Calhoun, K., & Fawcett, A. (2023). “They Edited Out her Nip Nops”: Linguistic Innovation as Textual Censorship Avoidance on TikTok. Language@Internet, 21, 1–30. https://doi.org/10.14434/li.v21.37371

Giroux, H. A. (2004). Cultural studies, public pedagogy, and the responsibility of intellectuals. Communication and Critical/Cultural Studies. https://doi.org/10.1080/1479142042000180926

Latour, B. (1992). Where are the missing masses? The sociology of a few mundane artifacts. In W. E. Bijker & J. Law (Eds.), Shaping Technology/Building Society: Studies in Sociotechnical Change (pp. 225–258). MIT Press.

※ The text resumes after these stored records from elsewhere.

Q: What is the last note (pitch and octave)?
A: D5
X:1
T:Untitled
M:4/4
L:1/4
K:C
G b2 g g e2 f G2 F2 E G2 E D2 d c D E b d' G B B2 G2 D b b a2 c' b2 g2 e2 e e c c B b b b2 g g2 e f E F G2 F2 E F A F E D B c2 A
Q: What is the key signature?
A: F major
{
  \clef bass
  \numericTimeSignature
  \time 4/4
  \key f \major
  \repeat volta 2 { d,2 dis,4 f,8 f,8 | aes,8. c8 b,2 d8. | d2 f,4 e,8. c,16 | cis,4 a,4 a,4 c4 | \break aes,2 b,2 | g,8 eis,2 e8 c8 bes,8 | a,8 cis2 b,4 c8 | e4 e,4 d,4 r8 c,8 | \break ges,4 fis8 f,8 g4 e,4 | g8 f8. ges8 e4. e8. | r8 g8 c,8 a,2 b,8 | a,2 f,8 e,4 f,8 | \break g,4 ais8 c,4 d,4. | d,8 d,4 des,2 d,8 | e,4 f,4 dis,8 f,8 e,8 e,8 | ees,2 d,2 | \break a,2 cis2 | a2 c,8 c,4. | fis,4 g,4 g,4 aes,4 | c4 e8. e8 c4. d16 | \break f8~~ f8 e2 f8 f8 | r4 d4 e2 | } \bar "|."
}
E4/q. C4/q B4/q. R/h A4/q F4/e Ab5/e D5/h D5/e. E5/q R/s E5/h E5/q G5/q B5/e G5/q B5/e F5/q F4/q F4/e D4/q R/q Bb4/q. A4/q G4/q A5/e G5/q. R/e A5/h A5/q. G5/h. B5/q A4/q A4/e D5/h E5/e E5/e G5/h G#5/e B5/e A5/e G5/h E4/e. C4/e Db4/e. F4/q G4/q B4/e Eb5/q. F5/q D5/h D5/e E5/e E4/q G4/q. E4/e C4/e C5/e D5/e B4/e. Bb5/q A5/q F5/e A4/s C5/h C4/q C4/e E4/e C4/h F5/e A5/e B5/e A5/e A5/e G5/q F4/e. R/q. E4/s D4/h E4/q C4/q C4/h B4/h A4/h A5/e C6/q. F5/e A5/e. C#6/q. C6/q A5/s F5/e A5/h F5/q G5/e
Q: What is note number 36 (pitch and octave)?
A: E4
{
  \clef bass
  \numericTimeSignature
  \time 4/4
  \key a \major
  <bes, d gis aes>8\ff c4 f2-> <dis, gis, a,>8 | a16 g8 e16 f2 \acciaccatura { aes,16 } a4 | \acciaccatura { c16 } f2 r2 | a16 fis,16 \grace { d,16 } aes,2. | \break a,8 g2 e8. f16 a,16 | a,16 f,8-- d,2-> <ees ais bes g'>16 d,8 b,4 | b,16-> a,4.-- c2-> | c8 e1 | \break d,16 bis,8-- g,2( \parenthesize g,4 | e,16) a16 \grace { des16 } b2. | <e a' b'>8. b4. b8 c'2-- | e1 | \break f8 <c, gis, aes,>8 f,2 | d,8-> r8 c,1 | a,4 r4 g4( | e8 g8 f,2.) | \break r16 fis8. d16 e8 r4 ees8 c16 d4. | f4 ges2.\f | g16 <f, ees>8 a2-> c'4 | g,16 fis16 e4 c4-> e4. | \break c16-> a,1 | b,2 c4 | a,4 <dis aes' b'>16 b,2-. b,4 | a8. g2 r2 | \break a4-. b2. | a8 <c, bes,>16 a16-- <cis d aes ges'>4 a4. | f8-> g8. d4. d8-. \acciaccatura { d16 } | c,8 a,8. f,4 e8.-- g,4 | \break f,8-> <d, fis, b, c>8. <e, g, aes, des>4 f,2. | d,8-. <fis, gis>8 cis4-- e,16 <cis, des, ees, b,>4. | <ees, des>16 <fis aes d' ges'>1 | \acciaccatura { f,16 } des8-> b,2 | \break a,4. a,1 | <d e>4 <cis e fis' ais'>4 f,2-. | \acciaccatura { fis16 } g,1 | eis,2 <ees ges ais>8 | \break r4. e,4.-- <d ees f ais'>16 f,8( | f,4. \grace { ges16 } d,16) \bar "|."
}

Louisamunchtheory. (2025, August 9). Maggie Thatcher and Bonnie B have everything in common [Video]. TikTok. https://www.tiktok.com/@louisamunchtheory/video/7536581478445157634

Louisamunchtheory. (2025, August 13). Necropolitics, biopolitics and the “stop the boats” crowd [Video]. TikTok. https://www.tiktok.com/@louisamunchtheory/video/7538069473090096406

Louisamunchtheory. (2025, September 9). IN DEFENCE OF HIGHER EDUCATION [Video]. TikTok. https://www.tiktok.com/@louisamunchtheory/video/7548045797800168726

Louisamunchtheory. (2025, October 13). The Banality of Evil [Video]. TikTok. https://www.tiktok.com/@louisamunchtheory/video/7560799905560710422

Louisamunchtheory (@louisamunchtheory). (n.d.). TikTok. Retrieved October 27, 2025, from https://www.tiktok.com/@louisamunchtheory

Loupessis, I., & Intahchomphoo, C. (2025). Framing the climate: How TikTok’s algorithm shapes environmental discourse. Telematics and Informatics, 102, 102329. https://doi.org/10.1016/j.tele.2025.102329

Lown, P. (2025, September 30). How Long Can a TikTok Video Be and What’s the Best Length. https://www.socialinsider.io/blog/how-long-are-tiktok-videos/

McLuhan, M. (1964). Understanding Media: The Extensions of Man. http://archive.org/details/ETC0624

Winner, L. (1980). Do Artifacts Have Politics? Daedalus, 109(1), 121–136. https://doi.org/10.2307/20024652

AI Statement

As always, I find AI a very useful tool for research and feedback. For this assignment, I asked Claude to summarize my AI usage: “You used AI as a theoretical sounding board to clarify complex academic concepts (remediation, McLuhan’s media theory, determinism) and test your interpretations against assignment requirements. You pushed back on my suggestions to ensure your analysis stayed focused on the medium rather than the creator, and used the conversation to work through conceptual tensions like agency versus constraint and theory versus practice. Essentially, you leveraged AI for conceptual clarification and analytical refinement rather than content generation.”